How do you find an equation that describes the sequence 16, 17, 18, 19 ….and 20 and find the ${{23}^{rd}}$ term?

Answer 1

Hint: If the common difference between consecutive terms is always the same then the series is in arithmetic progression. If the first term of arithmetic progression is a and the common difference is d then the nth term of the series is $a+\left( n-1 \right)d$.
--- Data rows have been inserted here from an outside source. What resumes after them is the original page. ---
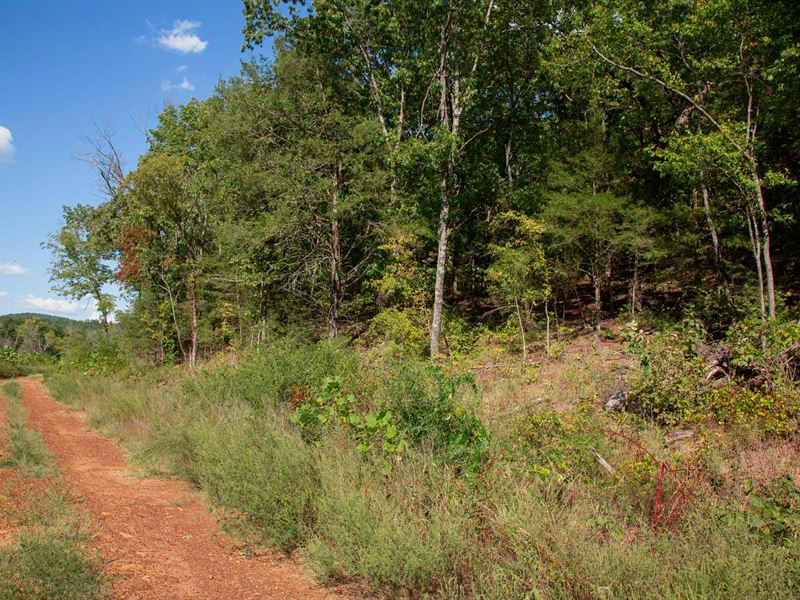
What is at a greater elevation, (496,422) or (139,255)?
(139,255)

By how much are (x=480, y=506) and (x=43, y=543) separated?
3.56 metres

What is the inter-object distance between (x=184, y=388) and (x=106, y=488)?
402 cm

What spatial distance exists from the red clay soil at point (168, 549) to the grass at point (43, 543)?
0.19 meters

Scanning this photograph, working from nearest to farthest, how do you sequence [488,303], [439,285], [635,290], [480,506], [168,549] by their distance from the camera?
[480,506] < [168,549] < [439,285] < [635,290] < [488,303]

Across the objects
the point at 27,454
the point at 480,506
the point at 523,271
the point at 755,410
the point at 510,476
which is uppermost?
the point at 523,271

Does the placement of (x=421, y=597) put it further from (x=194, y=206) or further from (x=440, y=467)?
(x=194, y=206)

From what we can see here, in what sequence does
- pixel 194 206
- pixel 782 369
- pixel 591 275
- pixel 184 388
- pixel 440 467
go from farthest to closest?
pixel 194 206 < pixel 591 275 < pixel 184 388 < pixel 782 369 < pixel 440 467

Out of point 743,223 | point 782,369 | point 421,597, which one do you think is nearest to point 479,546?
point 421,597

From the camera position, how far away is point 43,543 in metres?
3.97

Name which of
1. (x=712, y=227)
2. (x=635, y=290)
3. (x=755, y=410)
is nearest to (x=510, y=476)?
(x=755, y=410)

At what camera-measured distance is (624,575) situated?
323 cm

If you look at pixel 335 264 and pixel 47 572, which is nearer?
pixel 47 572

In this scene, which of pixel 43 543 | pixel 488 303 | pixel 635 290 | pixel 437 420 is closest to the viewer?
pixel 43 543

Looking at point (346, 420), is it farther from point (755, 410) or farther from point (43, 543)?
point (755, 410)
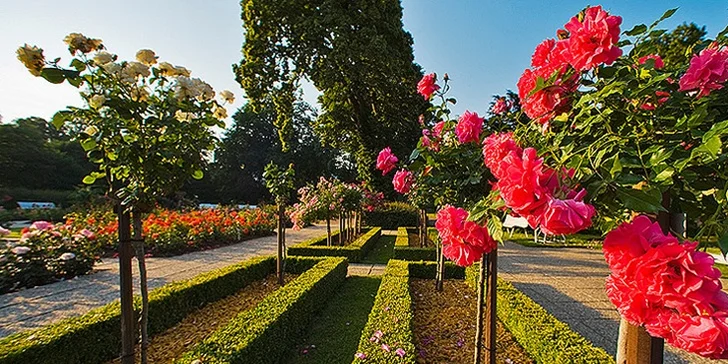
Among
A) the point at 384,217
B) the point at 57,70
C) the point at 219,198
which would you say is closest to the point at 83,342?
the point at 57,70

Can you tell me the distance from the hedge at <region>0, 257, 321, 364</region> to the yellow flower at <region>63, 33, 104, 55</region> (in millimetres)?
2126

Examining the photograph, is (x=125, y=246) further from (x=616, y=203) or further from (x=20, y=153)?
(x=20, y=153)

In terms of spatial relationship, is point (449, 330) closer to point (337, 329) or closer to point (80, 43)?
point (337, 329)

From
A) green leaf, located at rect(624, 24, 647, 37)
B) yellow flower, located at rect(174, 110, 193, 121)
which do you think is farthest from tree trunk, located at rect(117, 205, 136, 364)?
green leaf, located at rect(624, 24, 647, 37)

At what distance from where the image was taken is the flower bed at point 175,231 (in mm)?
7945

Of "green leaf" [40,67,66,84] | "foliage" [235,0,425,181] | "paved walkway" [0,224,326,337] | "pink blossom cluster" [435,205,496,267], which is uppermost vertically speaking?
"foliage" [235,0,425,181]

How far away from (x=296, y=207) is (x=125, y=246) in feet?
20.3

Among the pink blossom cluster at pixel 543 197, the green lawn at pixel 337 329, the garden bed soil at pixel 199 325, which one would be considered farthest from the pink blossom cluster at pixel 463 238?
the garden bed soil at pixel 199 325

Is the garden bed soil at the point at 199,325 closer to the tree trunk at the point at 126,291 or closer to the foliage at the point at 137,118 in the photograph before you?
the tree trunk at the point at 126,291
Complete step by step answer:
The given series in the question is 16, 17, 18, 19…and 20
We can see that the common difference between every consecutive term is 1.
If the common difference between every consecutive term is the same we can say the sequence is in arithmetic progression.
Now we can see the given sequence is in arithmetic progression and the common difference is 1, the first term of the sequence is 16.
The nth term of an arithmetic progression is equal to $a+\left( n-1 \right)d$ where a is the first term and d is a common difference.
So nth term of given series will be $16+\left( n-1 \right)\times 1$ further solving we can say nth term is $n+15$
If have to evaluate the ${{23}^{rd}}$ term then we put 23 in the place of n in the above formula
So ${{23}^{rd}}$ term of the sequence= $23+15=38$

Note: Always remember the formula for nth term of arithmetic progression and if we have to calculate the sum of n term of arithmetic progression the formula for sum of n terms is $\dfrac{n}{2}\left( 2a+\left( n-1 \right)d \right)$ where a is the first term and d is the common difference.